DATA FOR THIS TASK
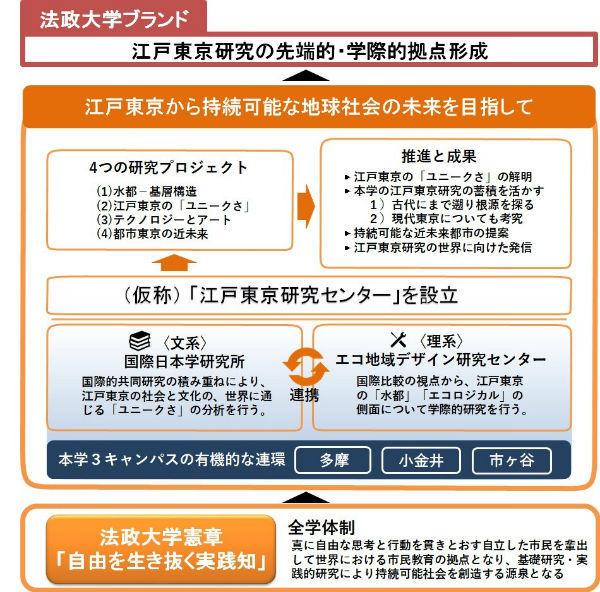 文部科学省 平成29年度「私立大学研究ブランディング事業」に法政大学の事業「江戸東京研究の先端的・学際的拠点形成」が選定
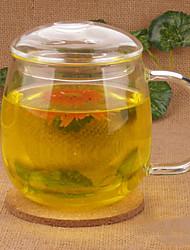 cheap -Drinkware High Boron Glass Mug Heat-Insulated 1pcs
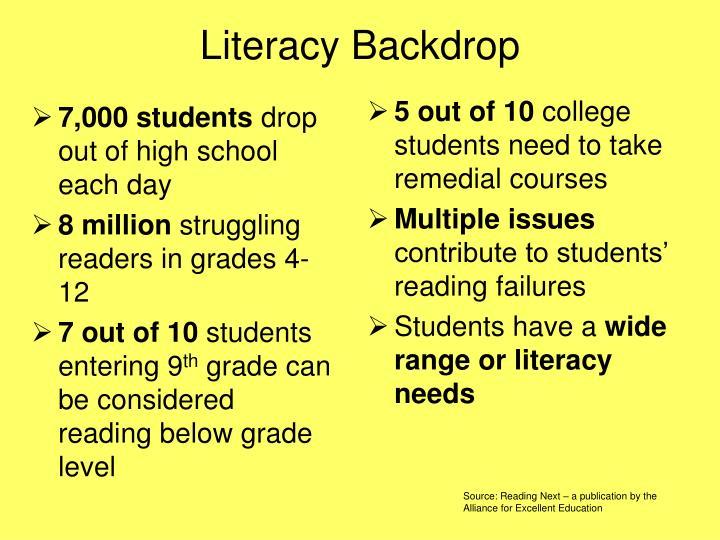 Literacy backdrop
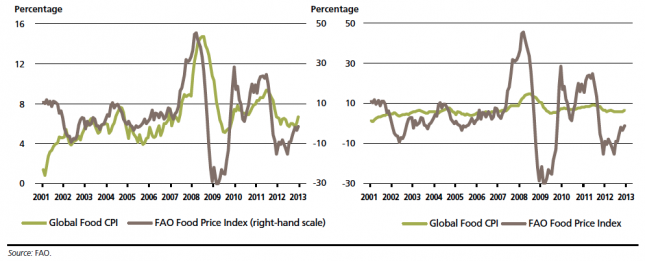 Global Food CPI & FAO Food Price Index (right-hand scale) (2001-2013) – FAO (2013)0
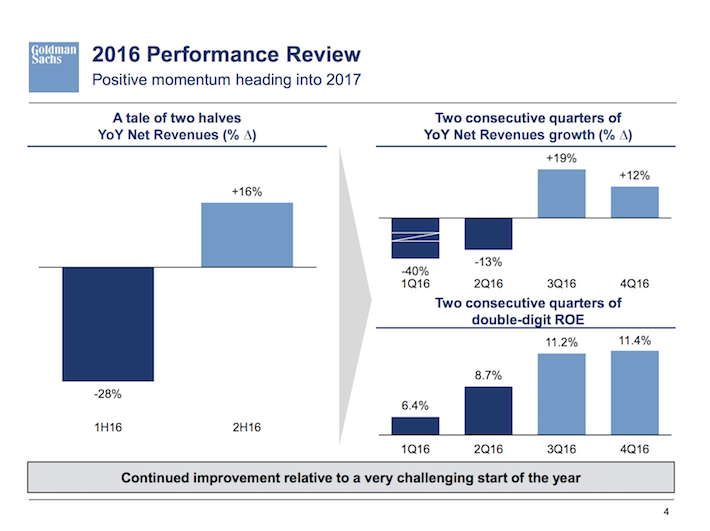 GS Goldman Sachs 2016 Performance Review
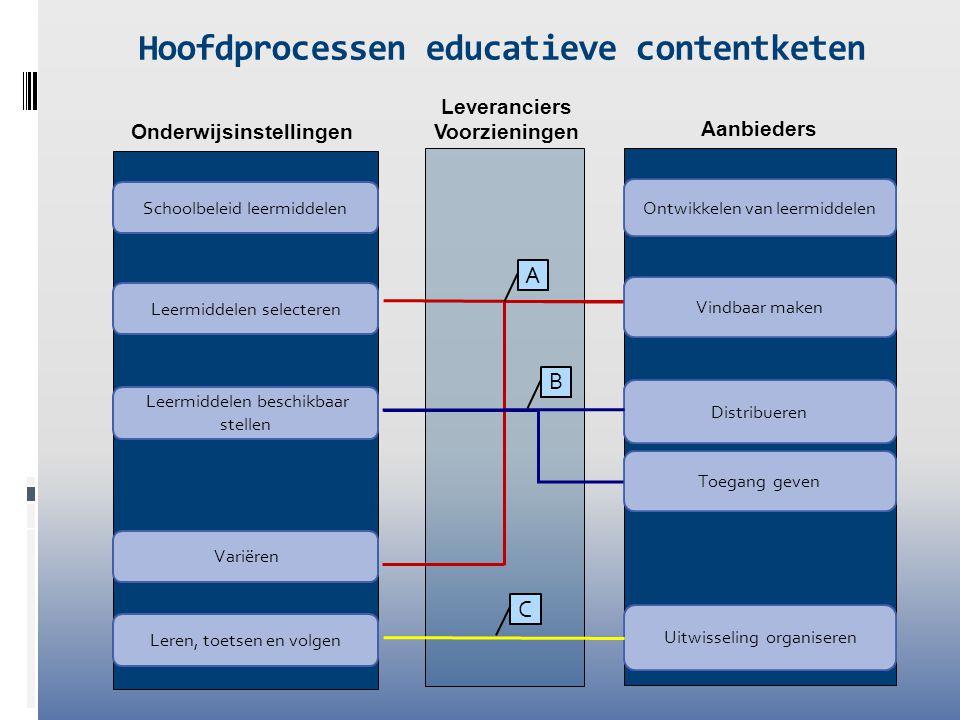 Leveranciers Voorzieningen Aanbieders Ontwikkelen van leermiddelen Distribueren Vindbaar maken Uitwisseling organiseren Onderwijsinstellingen Leermidd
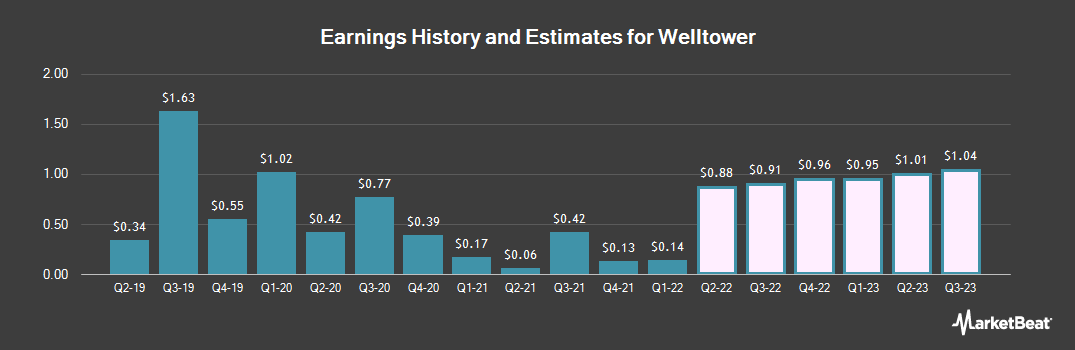 Earnings by Quarter for Welltower (NYSE:WELL)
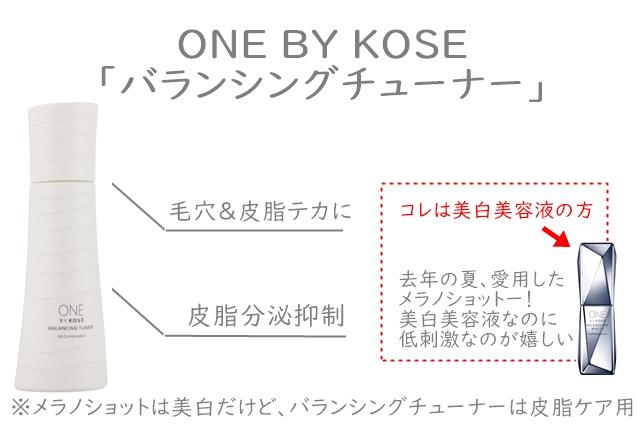 コーセー ONE BY KOSE バランシング チューナー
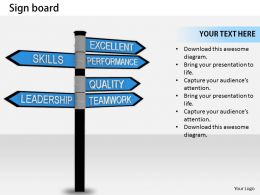 0514 Signboards Of Skills And Leadership Image Graphics For Powerpoint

EXERCISE GOAL
Everything from the first line of the entries through the line that contains "GS Goldman Sachs 2016 Performance Review" is to be reproduced exactly, except the pictures.

EXPECTED OUTPUT
 文部科学省 平成29年度「私立大学研究ブランディング事業」に法政大学の事業「江戸東京研究の先端的・学際的拠点形成」が選定
 cheap -Drinkware High Boron Glass Mug Heat-Insulated 1pcs
 Literacy backdrop
 Global Food CPI & FAO Food Price Index (right-hand scale) (2001-2013) – FAO (2013)0
 GS Goldman Sachs 2016 Performance Review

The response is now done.